> **KUTIPAN UNTUK DIBACA**:
□ □ □ □ □ □ □
Teknologi diciptakan manusia untuk memudahkan segala aktivitas manusia, sehingga hampir seluruh aspek kehidupan manusia menggunakan teknologi dan komputerisasi. Karena tidak dapat dipungkiri bahwa di era yang membutuhkan informasi serba cepat, teknologi memang sangat diperlukan dan bermanfaat bagi manusia. Dalam kehidupan sehari-hari, telah diciptakan berbagai alat rumah tangga yang dirancang sedemikian rupa untuk mempermudah penggunaannya dan semakin canggih dengan pengendalian komputer. Dengan teknologi berbagai aktivitas dapat berjalan lebih cepat, efektif dan efisien, sehingga tidak heran jika manusia di zaman ini merasa sangat membutuhkan teknologi.
□ □ □ □ □ □ □
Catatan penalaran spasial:
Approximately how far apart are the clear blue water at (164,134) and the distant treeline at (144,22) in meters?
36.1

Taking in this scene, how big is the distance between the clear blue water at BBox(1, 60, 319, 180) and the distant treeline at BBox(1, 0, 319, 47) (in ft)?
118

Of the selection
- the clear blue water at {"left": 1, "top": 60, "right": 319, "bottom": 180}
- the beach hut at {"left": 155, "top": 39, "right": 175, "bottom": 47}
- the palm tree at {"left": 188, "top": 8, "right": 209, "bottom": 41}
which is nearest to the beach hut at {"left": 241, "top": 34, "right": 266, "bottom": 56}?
□ □ □ □ □ □ □
> **INSTRUKSI YANG DIBERIKAN**: Tolong salin tanpa perubahan bagian kutipan tentang teknologi, dimulai dengan "Teknologi diciptakan manusia" dan berlanjut sampai "sangat membutuhkan teknologi.".

> **JAWABAN**:
Teknologi diciptakan manusia untuk memudahkan segala aktivitas manusia, sehingga hampir seluruh aspek kehidupan manusia menggunakan teknologi dan komputerisasi. Karena tidak dapat dipungkiri bahwa di era yang membutuhkan informasi serba cepat, teknologi memang sangat diperlukan dan bermanfaat bagi manusia. Dalam kehidupan sehari-hari, telah diciptakan berbagai alat rumah tangga yang dirancang sedemikian rupa untuk mempermudah penggunaannya dan semakin canggih dengan pengendalian komputer. Dengan teknologi berbagai aktivitas dapat berjalan lebih cepat, efektif dan efisien, sehingga tidak heran jika manusia di zaman ini merasa sangat membutuhkan teknologi.